_TEXT SEGMENT:_
# # # #

Gladstein, Leonard, Patsey & Anderson, San Francisco, Cal., for all defendants but Pacific Maritime.

Richard Ernst, Dennis T. Daniels, San Francisco, Cal., for Pacific Maritime.

OPINION AND ORDER

ORRICK, District Judge.

This is an action brought under Sections 301 and 302 of the Labor Management Relations Act of 1947, as amended (29 U.S.C. §§ 185 and 186), for certain pension plan benefits the defendant, Trustees of the Masters, Mates & Pilots Pension Plan (Trustees), are allegedly denying plaintiff. Plaintiff, a Licensed Deck Officer who is covered by the Masters, Mates & Pilots Pension Plan (the Plan), alleges that the Trustees are violating the Plan's Rules and Regulations by limiting his accrued pension credits to 20 years, rather than 25 or more years allowed under certain amendments to the Rules and Regulations, thereby making him ineligible for a larger pension when he retires.

The case is before the Court on cross motions for summary judgment upon a record consisting of a stipulation of facts, a stipulation with respect to the testimony of Stephen P. Maher, the Administrator of the Plan, and documents admitted into evidence as exhibits.

For the reasons hereinafter set forth, the Court grants defendant's motion for summary judgment, and denies plaintiff's motion for summary judgment.

I.

Plaintiff started to go to sea as a licensed deck officer in 1942. In 1955, the Trustees established the Masters, Mates and Pilots Pension Plan pursuant to 29 U.S.C. § 186. Plaintiff was covered by this Plan until he voluntarily left covered employment for personal reasons in July of 1960. In 1962, while still engaged in uncovered employment, plaintiff was severely injured. He was classified in 1963 as permanently not fit for sea duty. He therefore applied for and received a monthly disability pension for more than four years until 1968 when he was reclassified as fit for duty. The monthly benefits he received were computed on the basis of the 17½ years plaintiff had spent in covered employment prior to July of 1960 pursuant to the Article II schedule of the Regulations.

In 1968, the Trustees allowed plaintiff to return to sea and be reinstated under Article II pursuant to Section 14(a) of Article II. Contrary to the terms of Section 14(a), plaintiff was told he would be allowed to accrue up to 20 years' pension credits — the maximum allowed under Article II — pursuant to a Resolution adopted by the Trustees on August 25, 1966, designed to meet the American deck officer shortage during the Vietnam crisis. On the same date, the Article II-A schedule was added to the Regulations by the Trustees which allowed members' employees to accrue credited service up to 25 years. Article II-A became effective in 1968 before plaintiff was reinstated.

The Rules and Regulations have since been amended to allow accrual up to 30 years, and a further increase is currently under consideration. Plaintiff reached Article II's 20-year limit in 1970, Article II-A's 25-year limit in 1975, and is still sailing. The Trustees have fully heard plaintiff's claims on two occasions, and on both determined that upon retirement plaintiff's pension will be computed on the basis of Article II's 20-year limit.

# # # #

_INPUT DATA:_

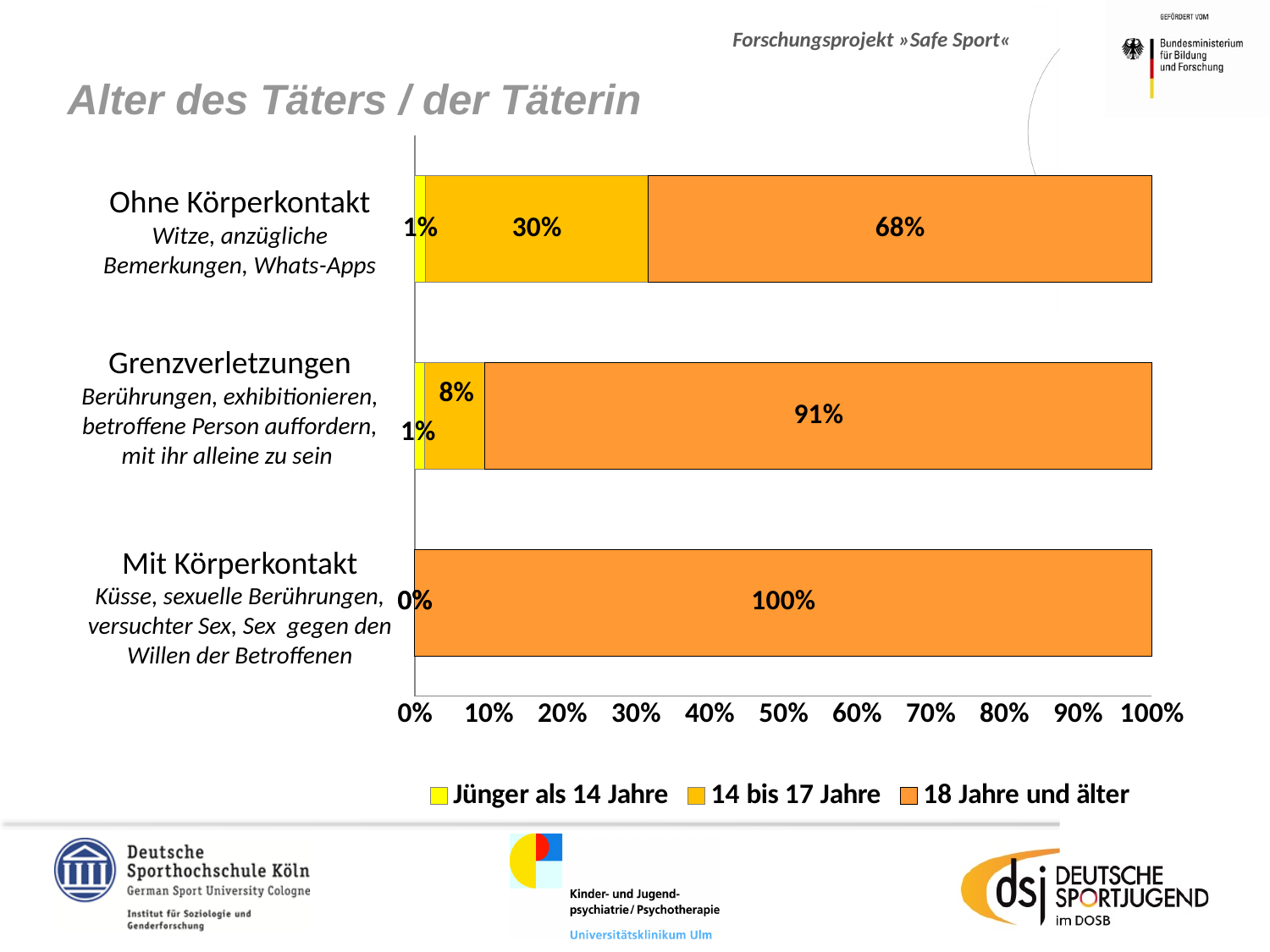
What is the value for '18 Jahre und älter' in the 'Mit Körperkontakt' category? 100% Which category has the highest value for '18 Jahre und älter'? Mit Körperkontakt What is the value for '14 bis 17 Jahre' in the 'Ohne Körperkontakt' category? 30% What is the value for 'Jünger als 14 Jahre' in the 'Grenzverletzungen' category? 1% What is the value for '18 Jahre und älter' in the 'Ohne Körperkontakt' category? 68% What is the difference between the '18 Jahre und älter' values for 'Grenzverletzungen' and 'Ohne Körperkontakt'? 23 percentage points What type of chart is shown on the slide? Stacked bar chart Which category has the lowest value for '18 Jahre und älter'? Ohne Körperkontakt How many categories are shown in the chart? 3 How many series does the legend list? 3 Which category has the larger value for '14 bis 17 Jahre': 'Ohne Körperkontakt' or 'Grenzverletzungen'? Ohne Körperkontakt What is the value for '14 bis 17 Jahre' in the 'Grenzverletzungen' category? 8%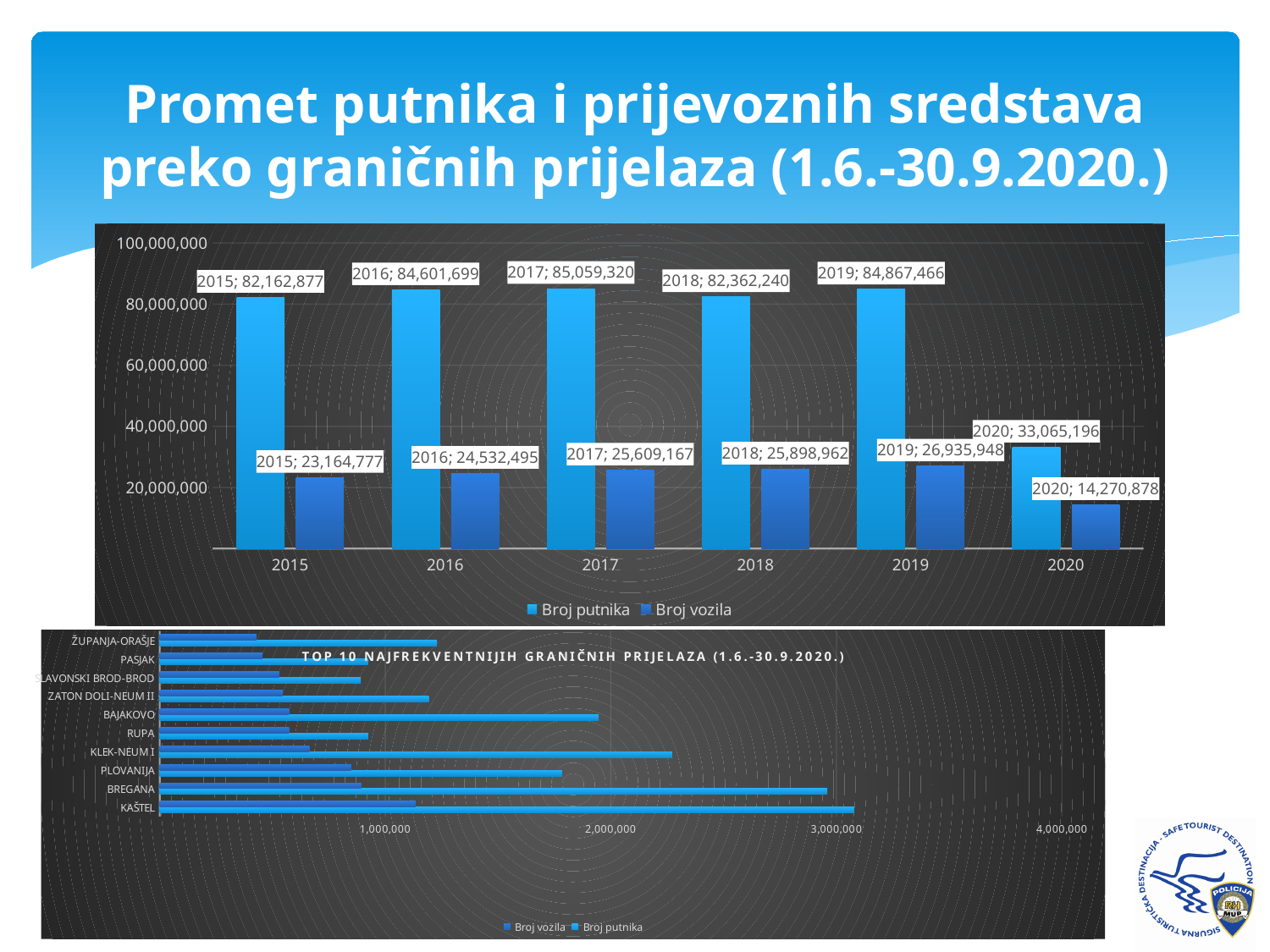
In the top chart, which is larger: Broj putnika in 2018 or in 2019? 2019 In the top chart, what is the difference between Broj putnika in 2019 and in 2020? 51,802,270 In the bottom chart, is the Broj putnika value for RUPA greater or less than 1,000,000? less In the top chart, does Broj vozila rise or fall from 2015 to 2019? rise What type of chart is the bottom chart? bar chart In the top chart, what is the value of Broj putnika for 2017? 85,059,320 In the bottom chart, how many border crossings are listed? 10 In the bottom chart, is the Broj putnika value for KLEK-NEUM I greater or less than 2,000,000? greater In the top chart, how many years are shown on the x axis? 6 In the top chart, which year has the lowest Broj vozila value? 2020 In the top chart, which year has the highest Broj putnika value? 2017 In the top chart, what is the value of Broj vozila for 2020? 14,270,878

# # # #

_LIST OF TASKS:_
1 - Reproduce word for word the passage of the court opinion starting at "In 1968, the" and ending at "plaintiff was reinstated.".
2 - According to the court opinion, when did the plaintiff voluntarily leave covered employment?

_REPLIES:_
1 -
In 1968, the Trustees allowed plaintiff to return to sea and be reinstated under Article II pursuant to Section 14(a) of Article II. Contrary to the terms of Section 14(a), plaintiff was told he would be allowed to accrue up to 20 years' pension credits — the maximum allowed under Article II — pursuant to a Resolution adopted by the Trustees on August 25, 1966, designed to meet the American deck officer shortage during the Vietnam crisis. On the same date, the Article II-A schedule was added to the Regulations by the Trustees which allowed members' employees to accrue credited service up to 25 years. Article II-A became effective in 1968 before plaintiff was reinstated.

2 - July of 1960